TwelveLabs Raises $100M Series B to Expand Enterprise Video AI
TwelveLabs, a San Francisco-based enterprise video AI company led by co-founder and CEO Jae Lee, raised a USD $100M Series B to expand its video-native multimodal foundation models. The round was co-led by NEA and NAVER Ventures, with participation from Amazon, Radical Ventures, Korea Investment Partners, Index Ventures, Quadrille Capital, and Red Bull Ventures.
The investment arrives as enterprises confront an uncomfortable reality: video has become one of the largest and least searchable sources of organizational data. Cameras record everything, but finding the moment that matters is still painfully hard, which is exactly the gap TwelveLabs is trying to turn into infrastructure.
For TwelveLabs, this is more than another venture round.
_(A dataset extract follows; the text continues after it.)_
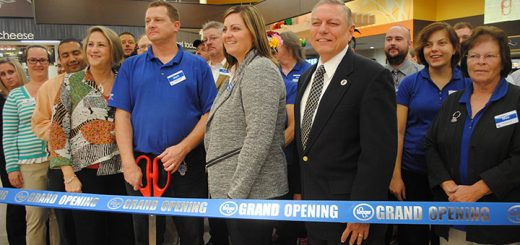 Thirty-year employee Mark Windsor cuts the ribbon in front of staff to open the new expanded Kroger at Carey Road and Ind. 32. (Photos by Anna Skinner)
It is a signal that video-native artificial intelligence is moving from experimental capability toward enterprise systems that can search, organize, and reason across the footage companies already own.
What Happened
Founded in 2021, TwelveLabs develops multimodal AI models built specifically for video understanding. Rather than adapting text-first large language models to visual content, the company's architecture starts with video as the primary intelligence layer.
The USD $100M Series B was announced on July 1, 2026. No valuation was disclosed. The announced investor group includes co-leads NEA and NAVER Ventures, along with Amazon, Radical Ventures, Korea Investment Partners, Index Ventures, Quadrille Capital, and Red Bull Ventures.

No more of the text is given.